Problem description: Every line from the one with "44 Trendy Quotes Family Parents Awesome" through the end of the records below should be restated word for word, and nothing outside that span.

#### Task input ####

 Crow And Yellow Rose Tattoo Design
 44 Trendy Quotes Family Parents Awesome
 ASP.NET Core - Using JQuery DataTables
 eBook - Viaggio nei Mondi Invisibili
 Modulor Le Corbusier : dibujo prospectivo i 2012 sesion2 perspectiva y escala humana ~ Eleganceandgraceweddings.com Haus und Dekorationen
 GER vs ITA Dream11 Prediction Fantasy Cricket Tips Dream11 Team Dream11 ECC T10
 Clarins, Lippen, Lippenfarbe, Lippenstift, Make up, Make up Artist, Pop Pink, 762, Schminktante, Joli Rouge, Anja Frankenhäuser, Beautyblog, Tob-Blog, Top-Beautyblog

####

Response:
 44 Trendy Quotes Family Parents Awesome
 ASP.NET Core - Using JQuery DataTables
 eBook - Viaggio nei Mondi Invisibili
 Modulor Le Corbusier : dibujo prospectivo i 2012 sesion2 perspectiva y escala humana ~ Eleganceandgraceweddings.com Haus und Dekorationen
 GER vs ITA Dream11 Prediction Fantasy Cricket Tips Dream11 Team Dream11 ECC T10
 Clarins, Lippen, Lippenfarbe, Lippenstift, Make up, Make up Artist, Pop Pink, 762, Schminktante, Joli Rouge, Anja Frankenhäuser, Beautyblog, Tob-Blog, Top-Beautyblog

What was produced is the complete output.